Intermediate filaments (IFs), together with actin filaments and microtubules, form the cytoskeleton—a critical structural component of all cells. Humans express 73 unique IF proteins that associate as obligate homo- or heterodimers. IF dimers assemble into tetramers, which are the building blocks of the higher-order cytoskeletal and nucleoskeletal structures visualized in vitro and in cells (1). Cytoplasmic IFs are functionally suited to the needs of each cell and tissue type. For example, keratins provide mechanical resilience to the epidermis (2), whereas the light, medium, and heavy neurofilament proteins (NFL, NFM, and NFH) simultaneously provide axons with the stability and flexibility needed for proper neuronal function (3). In the past several decades, significant advancements have been made in the basic biology and disease involvement of IFs, but insights into the molecular structures are lacking for most IF proteins (4). In PNAS, Zhou et al. (5) address the hypothesis that interactions between N-terminal low complexity domains (LCDs) on IF proteins, shown previously to undergo phase separation (6), could provide structural insights into how mature filaments are formed.

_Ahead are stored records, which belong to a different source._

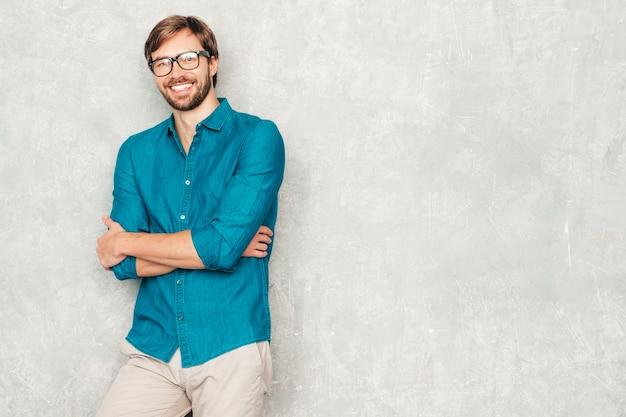 Retrato do modelo de empresário lumbersexual hipster sorridente bonito, vestindo roupas de camisa jeans casual.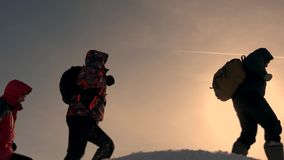 Teamwork of business people. three climbers climb one after another on a snow-covered hill. team of business people go. Teamwork of business people. three stock video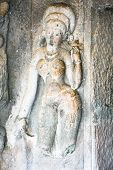 stock photo of mahadev  - Statue in ancient rock temples at Ajanta  - JPG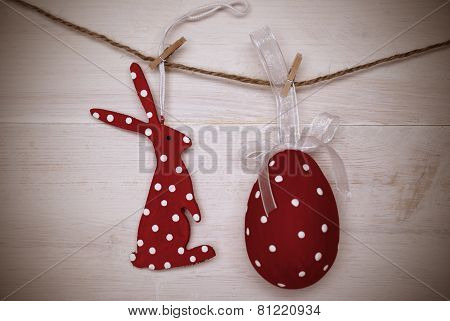 Red Easter Bunny And Easter Egg Hanging On Line With Frame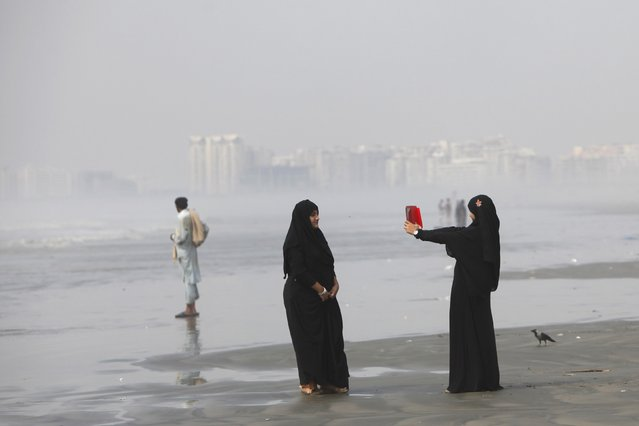 Girls clad in burqas take picture with a tablet while visiting Karachi's Clifton beach October 28, 2014. According to local media, Pakistan authorities closed coastal belt due to the tropical cyclone Nilofar which has gained further strength as it continue to move inwards. (Photo by Akhtar Soomro/Reuters)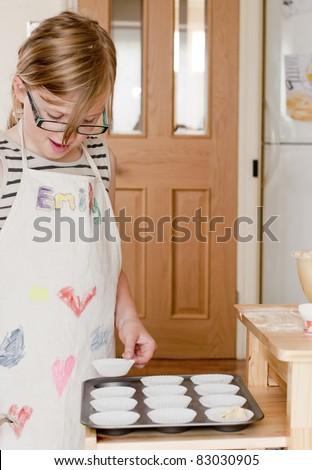 Little girl making fairy cakes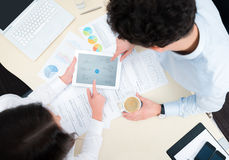 Modern business planning. Business team working on a new business plan with modern digital computer. Top view shot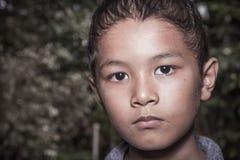 Молодой азиатский мальчик самостоятельно Стоковая Фотография RF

All IF proteins have three domains: N-terminal “head,” C-terminal “tail,” and central coiled-coil “rod” (Fig. 1) (1). The rod domains, which are highly conserved, form the dimer interface, while the head and tail are variable regions composed of few overrepresented amino acids (i.e., of low complexity) (5, 6). The present work builds upon previous observations that the aliphatic alcohol 1,6-hexanediol, which disrupts nonmembrane-bound structures and phase-separated liquid-like droplets, is able to rapidly disassemble vimentin and keratin IFs without affecting the organization of actin or microtubules in cells (6). This ultimately helped reveal that the head (but not the tail) domains of several human IFs, including vimentin, peripherin, α-internexin, and neurofilaments, form gel-like condensates composed of uniform polymers that are labile to disassembly (6).
Fig. 1.
The LC head domains on neurofilament light (NFL) and desmin form labile cross–β-strands that promote self-association and filament assembly. All 73 human IF proteins share a common domain structure, which consists of a central α-helical rod domain (forming the dimer interface) flanked by N-terminal head and C-terminal tail, which are low complexity (LC) domains. While previously thought to function in the absence of structural order, Zhou et al. (5) show that the N-terminal head domains form labile cross–β-strands that promote self-association to facilitate assembly of desmin and NFL in vitro. Note that the single generic β-strand depicted in the illustration is not representative of structure elucidated from this work. Multiple disease-causing mutations affecting the LC head domains of desmin and NFL significantly enhance self-association, providing insight on IF proteostasis mechanisms. Combined with previous studies showing that the LC head domains drive phase separation of IFs (forming hydrogels composed of amyloid-like polymers) and that IFs associate directly with RNA and RNA-binding proteins, these findings suggest potential involvement of NFL and desmin in the localization of ribonucleoprotein particles in myocytes and neurons. Image created using Biorender under an academic license.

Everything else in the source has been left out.